Maternal Spindle Transfer is a technique similar to Pronuclear Transfer in its effort to prevent the transmission of mitochondrial disease. However, the main difference between these two techniques is that Maternal Spindle Transfer uses unfertilized eggs instead of the early embryos used in Pronuclear Transfer.
- Mitochondrial transfer procedure, uses a snippet of DNA from a healthy female donor to prevent mothers passing on devastating genetic disorders such as muscular dystrophy and heart and liver conditions.
- The experimental form of MST uses an egg from the mother, sperm from the father, and another egg from a donor woman.
- All cells have mitochondria, which are like power packs for the cells and create the energy that keeps cells alive.
- While a child’s DNA is a mixture from both the mother and father, mitochondria are separate “packages of genetics” that come solely from the mother.
- Some people have a mitochondrial disease a problem with the genetics in their mitochondria which can lead to severe, life-threatening conditions, although this is rare.
- One treatment for a woman who might have one of these diseases is to replace the mitochondria in her eggs via IVF.
Maternal Spindle Transfer (MST) technique Procedure | UPSC – IAS
- Assisted reproductive technologies are used to extract the intending mother’s egg from her ovaries. The cytoplasm of the intending mother’s eggs contains the unhealthy mitochondria.

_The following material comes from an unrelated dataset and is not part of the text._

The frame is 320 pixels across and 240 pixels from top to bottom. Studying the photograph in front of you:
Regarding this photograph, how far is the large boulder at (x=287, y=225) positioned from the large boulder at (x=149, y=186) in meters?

- Chromosomes, the nuclear DNA material, are found in the intending mother’s eggs are grouped together in a spindle-like formation. The chromosomes are removed for transfer to the donor egg. The chromosome-free egg, which contains the unhealthy mitochondria, is then discarded.
- Separately, a donated egg is also extracted from an unrelated woman who has healthy mitochondria. Similarly, the chromosomes of the donor’s egg are removed. However, these chromosomes are discarded, leaving behind the healthy mitochondria in the cytoplasm.
- The spindle-like chromosomes previously taken from the intended mother’s egg are inserted into the enucleated donor’s egg.
- The resulting reconstructed egg contains nuclear DNA from the mother and the healthy mitochondria from the donor.
- The resulting egg can now be fertilized with sperm from the intended father. The resulting embryo will be implanted into the intending mother and will develop unaffected by inherited mitochondrial disease.
Negative aspect of Maternal Spindle Transfer Technique | UPSC – IAS
Some groups oppose the procedure because one approach involves the destruction of IVF embryos. The technique also crosses a line in medicine because it makes genetic modifications to an embryo that will pass down to all future generations. That raises the risk of unforeseen complications affecting generations to come.